Now that Graham has brought this experience back into my focus, I'm realizing I can take quite a bit of learning away from the experience...

  • Start really simple. If the students can't do most of it themselves, then chances are, I'll learn far more than they do. Nothing wrong with me learning a lot, but teaching time is too short for me to do things that don't greatly benefit the students.

  • Similarly, start small. Online projects often require a huge amount of communication and ongoing planning by the teachers. The more teachers, the more people who must be consulted at each step. The more people involved, the more formal a process may be needed to manage it all. Sometimes, just having two teachers, two classes will be the most effective, despite all that could be gained from having more kids in more places involved. Likewise, start with a shorter termed project. If it rocks your socks you can extend it.

  • Be very clear what you want the students to get out of it. Use backward design to fit the project to the learning and not the other way around, as is so tempting with new tech tools.
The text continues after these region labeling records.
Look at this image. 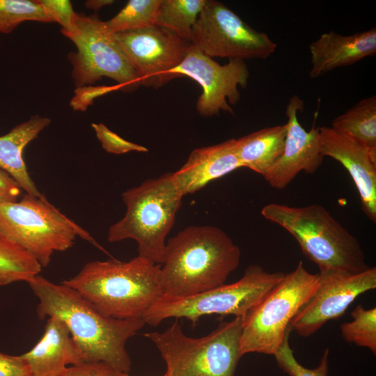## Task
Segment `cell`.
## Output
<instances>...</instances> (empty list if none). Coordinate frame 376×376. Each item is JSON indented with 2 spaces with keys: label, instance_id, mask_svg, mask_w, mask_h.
I'll return each instance as SVG.
<instances>
[{
  "label": "cell",
  "instance_id": "6da1fadb",
  "mask_svg": "<svg viewBox=\"0 0 376 376\" xmlns=\"http://www.w3.org/2000/svg\"><path fill=\"white\" fill-rule=\"evenodd\" d=\"M38 299L40 319L56 316L67 326L80 363L105 362L128 373L131 359L127 341L146 324L142 318L119 320L100 313L74 289L39 274L28 282Z\"/></svg>",
  "mask_w": 376,
  "mask_h": 376
},
{
  "label": "cell",
  "instance_id": "7a4b0ae2",
  "mask_svg": "<svg viewBox=\"0 0 376 376\" xmlns=\"http://www.w3.org/2000/svg\"><path fill=\"white\" fill-rule=\"evenodd\" d=\"M240 258L239 246L219 228L188 226L166 242L160 269L162 295L189 297L223 285Z\"/></svg>",
  "mask_w": 376,
  "mask_h": 376
},
{
  "label": "cell",
  "instance_id": "3957f363",
  "mask_svg": "<svg viewBox=\"0 0 376 376\" xmlns=\"http://www.w3.org/2000/svg\"><path fill=\"white\" fill-rule=\"evenodd\" d=\"M160 269L161 265L139 256L128 261L95 260L62 283L107 317L137 319L163 295Z\"/></svg>",
  "mask_w": 376,
  "mask_h": 376
},
{
  "label": "cell",
  "instance_id": "277c9868",
  "mask_svg": "<svg viewBox=\"0 0 376 376\" xmlns=\"http://www.w3.org/2000/svg\"><path fill=\"white\" fill-rule=\"evenodd\" d=\"M261 214L290 233L320 272L357 274L370 267L358 240L319 204L293 207L269 203L261 209Z\"/></svg>",
  "mask_w": 376,
  "mask_h": 376
},
{
  "label": "cell",
  "instance_id": "5b68a950",
  "mask_svg": "<svg viewBox=\"0 0 376 376\" xmlns=\"http://www.w3.org/2000/svg\"><path fill=\"white\" fill-rule=\"evenodd\" d=\"M182 197L172 173L148 179L126 190L122 194L126 212L109 227L107 240L113 243L132 239L137 243L139 256L162 265L166 239L173 226Z\"/></svg>",
  "mask_w": 376,
  "mask_h": 376
},
{
  "label": "cell",
  "instance_id": "8992f818",
  "mask_svg": "<svg viewBox=\"0 0 376 376\" xmlns=\"http://www.w3.org/2000/svg\"><path fill=\"white\" fill-rule=\"evenodd\" d=\"M242 317L221 322L206 336H187L177 320L163 331L144 334L165 362L164 376H235L240 352Z\"/></svg>",
  "mask_w": 376,
  "mask_h": 376
},
{
  "label": "cell",
  "instance_id": "52a82bcc",
  "mask_svg": "<svg viewBox=\"0 0 376 376\" xmlns=\"http://www.w3.org/2000/svg\"><path fill=\"white\" fill-rule=\"evenodd\" d=\"M0 234L28 252L42 267L49 265L54 252L72 247L77 237L107 253L44 194H25L19 201L0 204Z\"/></svg>",
  "mask_w": 376,
  "mask_h": 376
},
{
  "label": "cell",
  "instance_id": "ba28073f",
  "mask_svg": "<svg viewBox=\"0 0 376 376\" xmlns=\"http://www.w3.org/2000/svg\"><path fill=\"white\" fill-rule=\"evenodd\" d=\"M285 274L282 272H269L258 265H251L234 283H224L189 297L162 295L142 319L146 324L155 327L171 318H185L194 324L201 317L210 315L242 317L258 304Z\"/></svg>",
  "mask_w": 376,
  "mask_h": 376
},
{
  "label": "cell",
  "instance_id": "9c48e42d",
  "mask_svg": "<svg viewBox=\"0 0 376 376\" xmlns=\"http://www.w3.org/2000/svg\"><path fill=\"white\" fill-rule=\"evenodd\" d=\"M318 274L309 272L299 261L242 318V356L248 353L274 355L282 344L289 325L316 290Z\"/></svg>",
  "mask_w": 376,
  "mask_h": 376
},
{
  "label": "cell",
  "instance_id": "30bf717a",
  "mask_svg": "<svg viewBox=\"0 0 376 376\" xmlns=\"http://www.w3.org/2000/svg\"><path fill=\"white\" fill-rule=\"evenodd\" d=\"M61 33L77 48L68 54L77 87L92 84L102 77L115 80L125 92H132L141 85L114 33L97 15L75 13L71 27Z\"/></svg>",
  "mask_w": 376,
  "mask_h": 376
},
{
  "label": "cell",
  "instance_id": "8fae6325",
  "mask_svg": "<svg viewBox=\"0 0 376 376\" xmlns=\"http://www.w3.org/2000/svg\"><path fill=\"white\" fill-rule=\"evenodd\" d=\"M191 43L210 57L229 59H265L276 44L223 3L206 0L192 29Z\"/></svg>",
  "mask_w": 376,
  "mask_h": 376
},
{
  "label": "cell",
  "instance_id": "7c38bea8",
  "mask_svg": "<svg viewBox=\"0 0 376 376\" xmlns=\"http://www.w3.org/2000/svg\"><path fill=\"white\" fill-rule=\"evenodd\" d=\"M172 73L175 78L189 77L201 86L203 93L197 100L196 109L203 117L217 115L220 111L233 114L229 104L239 102L238 87L245 88L249 77L244 60L229 59L227 63L220 65L191 43Z\"/></svg>",
  "mask_w": 376,
  "mask_h": 376
},
{
  "label": "cell",
  "instance_id": "4fadbf2b",
  "mask_svg": "<svg viewBox=\"0 0 376 376\" xmlns=\"http://www.w3.org/2000/svg\"><path fill=\"white\" fill-rule=\"evenodd\" d=\"M318 285L291 320L289 328L301 336L315 334L328 321L340 318L363 293L376 288V267L357 274L319 272Z\"/></svg>",
  "mask_w": 376,
  "mask_h": 376
},
{
  "label": "cell",
  "instance_id": "5bb4252c",
  "mask_svg": "<svg viewBox=\"0 0 376 376\" xmlns=\"http://www.w3.org/2000/svg\"><path fill=\"white\" fill-rule=\"evenodd\" d=\"M141 81L158 88L175 79L172 71L191 42L157 26L114 33Z\"/></svg>",
  "mask_w": 376,
  "mask_h": 376
},
{
  "label": "cell",
  "instance_id": "9a60e30c",
  "mask_svg": "<svg viewBox=\"0 0 376 376\" xmlns=\"http://www.w3.org/2000/svg\"><path fill=\"white\" fill-rule=\"evenodd\" d=\"M304 109L298 95L292 96L286 107L287 133L283 152L263 176L277 189L285 188L301 172L314 173L323 162L320 127L307 131L299 123L297 113Z\"/></svg>",
  "mask_w": 376,
  "mask_h": 376
},
{
  "label": "cell",
  "instance_id": "2e32d148",
  "mask_svg": "<svg viewBox=\"0 0 376 376\" xmlns=\"http://www.w3.org/2000/svg\"><path fill=\"white\" fill-rule=\"evenodd\" d=\"M321 152L340 162L358 190L362 210L376 222V155L343 136L331 127H320Z\"/></svg>",
  "mask_w": 376,
  "mask_h": 376
},
{
  "label": "cell",
  "instance_id": "e0dca14e",
  "mask_svg": "<svg viewBox=\"0 0 376 376\" xmlns=\"http://www.w3.org/2000/svg\"><path fill=\"white\" fill-rule=\"evenodd\" d=\"M311 78H318L336 68L353 65L376 53L375 27L349 36L331 31L324 33L309 47Z\"/></svg>",
  "mask_w": 376,
  "mask_h": 376
},
{
  "label": "cell",
  "instance_id": "ac0fdd59",
  "mask_svg": "<svg viewBox=\"0 0 376 376\" xmlns=\"http://www.w3.org/2000/svg\"><path fill=\"white\" fill-rule=\"evenodd\" d=\"M242 167L235 150V139L193 150L187 162L173 173L182 195L193 194L210 182Z\"/></svg>",
  "mask_w": 376,
  "mask_h": 376
},
{
  "label": "cell",
  "instance_id": "d6986e66",
  "mask_svg": "<svg viewBox=\"0 0 376 376\" xmlns=\"http://www.w3.org/2000/svg\"><path fill=\"white\" fill-rule=\"evenodd\" d=\"M22 356L32 376H63L68 365L80 364L69 329L56 316L48 318L42 336Z\"/></svg>",
  "mask_w": 376,
  "mask_h": 376
},
{
  "label": "cell",
  "instance_id": "ffe728a7",
  "mask_svg": "<svg viewBox=\"0 0 376 376\" xmlns=\"http://www.w3.org/2000/svg\"><path fill=\"white\" fill-rule=\"evenodd\" d=\"M51 123L49 118L35 115L0 136V169L10 174L26 194L41 196L23 158L25 147Z\"/></svg>",
  "mask_w": 376,
  "mask_h": 376
},
{
  "label": "cell",
  "instance_id": "44dd1931",
  "mask_svg": "<svg viewBox=\"0 0 376 376\" xmlns=\"http://www.w3.org/2000/svg\"><path fill=\"white\" fill-rule=\"evenodd\" d=\"M287 124L265 127L235 139V150L242 167L264 176L281 155Z\"/></svg>",
  "mask_w": 376,
  "mask_h": 376
},
{
  "label": "cell",
  "instance_id": "7402d4cb",
  "mask_svg": "<svg viewBox=\"0 0 376 376\" xmlns=\"http://www.w3.org/2000/svg\"><path fill=\"white\" fill-rule=\"evenodd\" d=\"M331 127L376 155V96L361 100L335 118Z\"/></svg>",
  "mask_w": 376,
  "mask_h": 376
},
{
  "label": "cell",
  "instance_id": "603a6c76",
  "mask_svg": "<svg viewBox=\"0 0 376 376\" xmlns=\"http://www.w3.org/2000/svg\"><path fill=\"white\" fill-rule=\"evenodd\" d=\"M206 0H160L155 26L191 42L192 29Z\"/></svg>",
  "mask_w": 376,
  "mask_h": 376
},
{
  "label": "cell",
  "instance_id": "cb8c5ba5",
  "mask_svg": "<svg viewBox=\"0 0 376 376\" xmlns=\"http://www.w3.org/2000/svg\"><path fill=\"white\" fill-rule=\"evenodd\" d=\"M42 268L31 255L0 234V285L28 283Z\"/></svg>",
  "mask_w": 376,
  "mask_h": 376
},
{
  "label": "cell",
  "instance_id": "d4e9b609",
  "mask_svg": "<svg viewBox=\"0 0 376 376\" xmlns=\"http://www.w3.org/2000/svg\"><path fill=\"white\" fill-rule=\"evenodd\" d=\"M159 3L160 0H130L104 24L113 33L153 26Z\"/></svg>",
  "mask_w": 376,
  "mask_h": 376
},
{
  "label": "cell",
  "instance_id": "484cf974",
  "mask_svg": "<svg viewBox=\"0 0 376 376\" xmlns=\"http://www.w3.org/2000/svg\"><path fill=\"white\" fill-rule=\"evenodd\" d=\"M352 321L340 325V333L347 343L368 348L376 354V308H364L359 304L350 313Z\"/></svg>",
  "mask_w": 376,
  "mask_h": 376
},
{
  "label": "cell",
  "instance_id": "4316f807",
  "mask_svg": "<svg viewBox=\"0 0 376 376\" xmlns=\"http://www.w3.org/2000/svg\"><path fill=\"white\" fill-rule=\"evenodd\" d=\"M25 21L52 22L38 0H0L1 33H9Z\"/></svg>",
  "mask_w": 376,
  "mask_h": 376
},
{
  "label": "cell",
  "instance_id": "83f0119b",
  "mask_svg": "<svg viewBox=\"0 0 376 376\" xmlns=\"http://www.w3.org/2000/svg\"><path fill=\"white\" fill-rule=\"evenodd\" d=\"M290 329L274 354L279 367L289 376H329V349H325L319 364L314 368L303 366L295 357L289 343Z\"/></svg>",
  "mask_w": 376,
  "mask_h": 376
},
{
  "label": "cell",
  "instance_id": "f1b7e54d",
  "mask_svg": "<svg viewBox=\"0 0 376 376\" xmlns=\"http://www.w3.org/2000/svg\"><path fill=\"white\" fill-rule=\"evenodd\" d=\"M91 127L102 148L107 152L121 155L131 151L142 152L148 151V149L143 146L124 139L103 123H92Z\"/></svg>",
  "mask_w": 376,
  "mask_h": 376
},
{
  "label": "cell",
  "instance_id": "f546056e",
  "mask_svg": "<svg viewBox=\"0 0 376 376\" xmlns=\"http://www.w3.org/2000/svg\"><path fill=\"white\" fill-rule=\"evenodd\" d=\"M115 91H120L118 84L79 86L74 91L75 95L70 101V105L75 111H85L93 104L95 99Z\"/></svg>",
  "mask_w": 376,
  "mask_h": 376
},
{
  "label": "cell",
  "instance_id": "4dcf8cb0",
  "mask_svg": "<svg viewBox=\"0 0 376 376\" xmlns=\"http://www.w3.org/2000/svg\"><path fill=\"white\" fill-rule=\"evenodd\" d=\"M52 22L61 25V30L69 29L73 22L75 12L68 0H38Z\"/></svg>",
  "mask_w": 376,
  "mask_h": 376
},
{
  "label": "cell",
  "instance_id": "1f68e13d",
  "mask_svg": "<svg viewBox=\"0 0 376 376\" xmlns=\"http://www.w3.org/2000/svg\"><path fill=\"white\" fill-rule=\"evenodd\" d=\"M63 376H129L112 366L103 362L83 363L68 367Z\"/></svg>",
  "mask_w": 376,
  "mask_h": 376
},
{
  "label": "cell",
  "instance_id": "d6a6232c",
  "mask_svg": "<svg viewBox=\"0 0 376 376\" xmlns=\"http://www.w3.org/2000/svg\"><path fill=\"white\" fill-rule=\"evenodd\" d=\"M0 376H32L29 366L22 355L0 352Z\"/></svg>",
  "mask_w": 376,
  "mask_h": 376
},
{
  "label": "cell",
  "instance_id": "836d02e7",
  "mask_svg": "<svg viewBox=\"0 0 376 376\" xmlns=\"http://www.w3.org/2000/svg\"><path fill=\"white\" fill-rule=\"evenodd\" d=\"M22 190L16 180L0 169V204L17 201Z\"/></svg>",
  "mask_w": 376,
  "mask_h": 376
},
{
  "label": "cell",
  "instance_id": "e575fe53",
  "mask_svg": "<svg viewBox=\"0 0 376 376\" xmlns=\"http://www.w3.org/2000/svg\"><path fill=\"white\" fill-rule=\"evenodd\" d=\"M113 2V0H88L85 2V6L88 9L97 10L103 6L112 4Z\"/></svg>",
  "mask_w": 376,
  "mask_h": 376
}]
</instances>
  • Check, check and recheck access before committing. My account at work has more privileges than student and teacher accounts. Didn't think to check access when logged in as one of them, until we were into the project. They couldn't add comments to the wiki. They couldn't upload to it either. And the wiki only allowed so many comments per hour from the same person, so I couldn't log them all in as me.

  • Upfront, try to make a realistic prediction of the time commitment and the the skills needed. Make those estimates based on the time it will take a new user, not you who have been experimenting with the tools for months. Based on the little I have done with online projects, I'd say double the time you think it will take, both in class and outside of class.

  • Consider all the schools' vacation schedules when creating the project calendar. Also note end of term, standardized exams, etc.

  • Keep communicating even when the ship is going down. I expressed my frustrations minimally and then bailed. I wish I'd had the guts to stay in longer or at least take my leave more gracefully. I really enjoyed the people in it, but after three months, it felt like it was pulling me under. I was so much happier when that weight was gone. I don't think relief is what we should feel at the end of collaborations.
Next time I feel tempted to dive into a project, I'll reread Kim Cofino's wise words about planning and implementing social networking projects. She has been involved in many successful projects. Her post comes from a place of wisdom and experience.

In the mean time, what tips can you add to my list? What else should we keep in mind as we embark on collaborative projects?